If there were to be a god would we need a pope or flocks of doctors of divinities to plead their cases? Set any number of your finest theologians on that riddle and see what they come up with. Down in the gutter you’ve got to wonder, if something was pulling the strings of the universe, would it be making a distinction between tribes of primates. In other words, how long can you be in two places at once before you collapse ? Only a few watershed moments. Us and the rest of the mammals.
The variants of the long-standing story of the Children’s Crusade have similar themes. A boy began preaching in either France or Germany claiming that he had been visited by Jesus and told to lead a Crusade to peacefully convert Muslims to Christianity. Through a series of portents and miracles he gained a considerable following, including up to 30,000 children. He led his followers south towards the Mediterranean Sea, in the belief that the sea would part on their arrival, allowing him and his followers to march to Jerusalem, but this did not happen. They were sold to two merchants (Hugh the Iron and William of Posqueres) who gave free passage on boats to as many of the children as were willing, but then they were either taken to Tunisia and sold into slavery by the merchants, or died in a shipwreck on San Pietro Island off Sardinia during a gale. Some may have failed to reach the sea, dying or giving up from starvation and exhaustion. They were betrayed by some of the adults in their group.

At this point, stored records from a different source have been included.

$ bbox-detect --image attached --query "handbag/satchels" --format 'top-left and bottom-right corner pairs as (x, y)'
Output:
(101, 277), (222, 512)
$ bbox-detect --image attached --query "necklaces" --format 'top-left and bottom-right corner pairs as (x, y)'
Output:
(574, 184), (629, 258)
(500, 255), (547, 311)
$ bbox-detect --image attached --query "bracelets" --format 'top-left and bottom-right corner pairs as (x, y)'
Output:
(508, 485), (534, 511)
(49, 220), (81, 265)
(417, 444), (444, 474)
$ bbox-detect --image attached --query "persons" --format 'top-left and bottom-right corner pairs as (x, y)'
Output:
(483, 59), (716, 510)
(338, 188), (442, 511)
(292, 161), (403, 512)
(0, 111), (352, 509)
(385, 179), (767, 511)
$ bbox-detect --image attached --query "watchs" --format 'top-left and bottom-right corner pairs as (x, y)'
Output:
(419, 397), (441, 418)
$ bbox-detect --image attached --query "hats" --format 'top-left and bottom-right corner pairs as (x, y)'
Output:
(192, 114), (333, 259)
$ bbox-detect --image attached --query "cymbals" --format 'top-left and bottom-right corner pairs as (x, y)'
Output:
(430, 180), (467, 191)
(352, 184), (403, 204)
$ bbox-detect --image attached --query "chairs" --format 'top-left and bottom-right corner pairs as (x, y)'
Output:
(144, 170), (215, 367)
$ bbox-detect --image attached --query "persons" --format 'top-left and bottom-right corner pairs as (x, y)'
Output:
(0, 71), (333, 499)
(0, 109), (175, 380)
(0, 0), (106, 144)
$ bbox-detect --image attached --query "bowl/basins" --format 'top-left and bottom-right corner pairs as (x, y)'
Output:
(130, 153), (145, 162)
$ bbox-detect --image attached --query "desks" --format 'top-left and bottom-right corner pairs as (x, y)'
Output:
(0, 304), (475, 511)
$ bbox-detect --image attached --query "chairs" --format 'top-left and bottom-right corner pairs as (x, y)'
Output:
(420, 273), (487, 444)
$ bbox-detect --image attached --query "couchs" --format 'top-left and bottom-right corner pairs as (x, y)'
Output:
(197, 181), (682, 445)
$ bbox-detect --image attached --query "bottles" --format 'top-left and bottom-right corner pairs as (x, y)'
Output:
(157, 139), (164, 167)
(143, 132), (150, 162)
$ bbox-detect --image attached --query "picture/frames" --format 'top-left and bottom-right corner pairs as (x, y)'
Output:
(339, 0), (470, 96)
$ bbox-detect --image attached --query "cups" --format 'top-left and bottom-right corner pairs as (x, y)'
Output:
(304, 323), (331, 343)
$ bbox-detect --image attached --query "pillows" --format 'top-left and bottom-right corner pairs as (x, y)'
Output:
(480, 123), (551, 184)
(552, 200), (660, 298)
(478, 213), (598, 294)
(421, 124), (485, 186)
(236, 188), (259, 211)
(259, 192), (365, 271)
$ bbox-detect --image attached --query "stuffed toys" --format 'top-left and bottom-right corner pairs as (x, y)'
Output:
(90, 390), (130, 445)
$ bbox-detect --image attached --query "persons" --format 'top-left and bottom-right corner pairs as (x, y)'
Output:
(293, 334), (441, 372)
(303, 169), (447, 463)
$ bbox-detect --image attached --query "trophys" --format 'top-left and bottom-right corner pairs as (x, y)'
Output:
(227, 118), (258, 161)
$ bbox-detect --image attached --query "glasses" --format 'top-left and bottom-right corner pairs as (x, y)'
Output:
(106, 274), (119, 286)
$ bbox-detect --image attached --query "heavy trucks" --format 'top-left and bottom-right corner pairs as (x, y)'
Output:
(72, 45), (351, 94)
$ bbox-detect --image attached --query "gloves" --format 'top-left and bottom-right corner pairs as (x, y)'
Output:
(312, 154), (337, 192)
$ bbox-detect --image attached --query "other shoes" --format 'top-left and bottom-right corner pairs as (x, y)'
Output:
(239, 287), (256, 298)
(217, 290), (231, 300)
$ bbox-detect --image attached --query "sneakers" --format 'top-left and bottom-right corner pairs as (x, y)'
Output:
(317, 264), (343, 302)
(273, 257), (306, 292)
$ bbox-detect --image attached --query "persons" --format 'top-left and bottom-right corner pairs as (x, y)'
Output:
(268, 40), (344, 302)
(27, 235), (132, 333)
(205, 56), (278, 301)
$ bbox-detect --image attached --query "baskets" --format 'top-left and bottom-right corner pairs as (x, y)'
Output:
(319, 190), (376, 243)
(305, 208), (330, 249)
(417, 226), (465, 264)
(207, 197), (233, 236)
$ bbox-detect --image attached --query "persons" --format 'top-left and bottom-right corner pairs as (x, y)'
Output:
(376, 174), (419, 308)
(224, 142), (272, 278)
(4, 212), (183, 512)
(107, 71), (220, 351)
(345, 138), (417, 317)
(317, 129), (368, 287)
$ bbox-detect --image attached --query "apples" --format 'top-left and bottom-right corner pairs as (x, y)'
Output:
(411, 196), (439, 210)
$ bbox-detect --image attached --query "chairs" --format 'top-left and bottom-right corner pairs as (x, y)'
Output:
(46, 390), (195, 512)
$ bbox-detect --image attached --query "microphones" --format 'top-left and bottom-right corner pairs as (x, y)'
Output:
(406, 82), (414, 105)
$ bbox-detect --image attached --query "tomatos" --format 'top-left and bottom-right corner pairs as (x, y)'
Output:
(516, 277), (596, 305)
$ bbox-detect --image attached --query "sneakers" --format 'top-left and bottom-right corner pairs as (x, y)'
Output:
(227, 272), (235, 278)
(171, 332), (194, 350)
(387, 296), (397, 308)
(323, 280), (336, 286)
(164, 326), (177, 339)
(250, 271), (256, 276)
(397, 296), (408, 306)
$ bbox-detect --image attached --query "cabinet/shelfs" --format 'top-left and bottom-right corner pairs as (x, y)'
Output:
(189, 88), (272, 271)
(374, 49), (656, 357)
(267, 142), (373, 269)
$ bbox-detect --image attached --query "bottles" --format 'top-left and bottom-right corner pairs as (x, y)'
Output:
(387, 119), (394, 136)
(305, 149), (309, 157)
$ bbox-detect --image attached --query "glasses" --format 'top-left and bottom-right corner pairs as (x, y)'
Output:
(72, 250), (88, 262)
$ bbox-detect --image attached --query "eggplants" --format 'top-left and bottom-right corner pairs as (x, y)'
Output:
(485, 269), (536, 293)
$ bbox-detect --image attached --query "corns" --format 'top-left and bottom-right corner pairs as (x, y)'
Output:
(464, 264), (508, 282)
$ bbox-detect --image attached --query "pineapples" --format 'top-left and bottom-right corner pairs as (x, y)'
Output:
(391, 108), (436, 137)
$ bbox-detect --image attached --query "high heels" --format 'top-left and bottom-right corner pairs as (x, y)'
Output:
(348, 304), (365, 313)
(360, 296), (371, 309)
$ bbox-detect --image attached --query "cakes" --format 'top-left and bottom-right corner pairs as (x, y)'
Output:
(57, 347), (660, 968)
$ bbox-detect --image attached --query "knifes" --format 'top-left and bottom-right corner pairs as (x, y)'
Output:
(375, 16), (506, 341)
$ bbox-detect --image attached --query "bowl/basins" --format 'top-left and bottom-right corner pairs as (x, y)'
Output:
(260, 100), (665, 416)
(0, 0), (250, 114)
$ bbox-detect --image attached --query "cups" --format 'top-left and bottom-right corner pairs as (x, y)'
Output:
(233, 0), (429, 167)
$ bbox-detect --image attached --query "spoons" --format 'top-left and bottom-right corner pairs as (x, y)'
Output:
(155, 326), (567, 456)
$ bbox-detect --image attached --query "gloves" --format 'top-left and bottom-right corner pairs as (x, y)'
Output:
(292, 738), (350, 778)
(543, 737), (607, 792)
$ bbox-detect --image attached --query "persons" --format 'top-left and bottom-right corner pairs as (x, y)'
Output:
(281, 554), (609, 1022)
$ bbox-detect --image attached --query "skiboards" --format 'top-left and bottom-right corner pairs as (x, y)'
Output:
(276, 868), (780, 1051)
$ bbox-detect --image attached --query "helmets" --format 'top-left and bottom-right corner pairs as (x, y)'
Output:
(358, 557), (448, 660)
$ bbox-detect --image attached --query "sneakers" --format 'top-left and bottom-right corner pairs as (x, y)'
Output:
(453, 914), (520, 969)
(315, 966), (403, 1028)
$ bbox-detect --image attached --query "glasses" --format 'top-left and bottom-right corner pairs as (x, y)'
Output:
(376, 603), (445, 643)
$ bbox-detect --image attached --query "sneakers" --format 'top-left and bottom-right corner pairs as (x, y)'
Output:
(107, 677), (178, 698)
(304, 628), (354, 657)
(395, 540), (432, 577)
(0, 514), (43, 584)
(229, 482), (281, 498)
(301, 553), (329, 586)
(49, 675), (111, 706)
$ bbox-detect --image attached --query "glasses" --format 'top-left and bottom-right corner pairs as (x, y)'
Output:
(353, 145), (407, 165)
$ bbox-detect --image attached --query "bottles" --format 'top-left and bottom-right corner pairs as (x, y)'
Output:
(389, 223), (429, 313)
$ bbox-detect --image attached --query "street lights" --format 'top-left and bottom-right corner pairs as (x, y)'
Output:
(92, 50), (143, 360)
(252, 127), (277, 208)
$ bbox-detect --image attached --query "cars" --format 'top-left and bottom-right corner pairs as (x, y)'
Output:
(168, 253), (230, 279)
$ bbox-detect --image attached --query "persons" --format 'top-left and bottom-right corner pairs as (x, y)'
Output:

King Manasseh restored polytheistic worship to the monophytes of Baal, and sponsored the Assyrian astral cult throughout Judah. He is even said to have participated in the cult of Moloch that consisted in sacrificing young children. He took the temple prostitutes under his wing.
Manasseh sent twelve spies to abduct the women of Canaan, lead by Gaddi, son of Susi. The Medes could smell he had been weed wacking, and rained on him with their dicotyledons.
The vale of Siddim was full of slime pits; and the kings of Sodom and Gomorrah fled, and fell there; and they that remained fled to the mountains. They took all the goods of Sodom and Gomorrah, and all their vittles, and went their way.
He was widely considered the greatest warrior prince since Gustavus Adophus. Gesundheit. He’s descended fron Genghis Khan, like most eurasians. And so’s your old lady.
This new Christian diet is all the rage, the Diet of Worms. The infidels tend to choke on it, as was its design. The doctors of divinity prescribe a bracing tonic of extreme devotion to those in remission. Many long-standing disputes have finally been settled, to the best of our knowledge.
With Jackson Timbers we started back down, then came that rumble way down in the ground.
Raise the glass to the glory days of the inquisition, when god gave us men a ticket to torture. Sanctity ruled the land, if you get my drift.
In those days we weasels of rightousness could get our jollies by ferreting out the sins of the bwitches. The devil lurked in every crack, but the hammer was underwritten by the pope. As the accounts of agonies attest, the hammer came down hard.
So with your one good eye and half bushel of brains, raise the glass and praise the inquisition.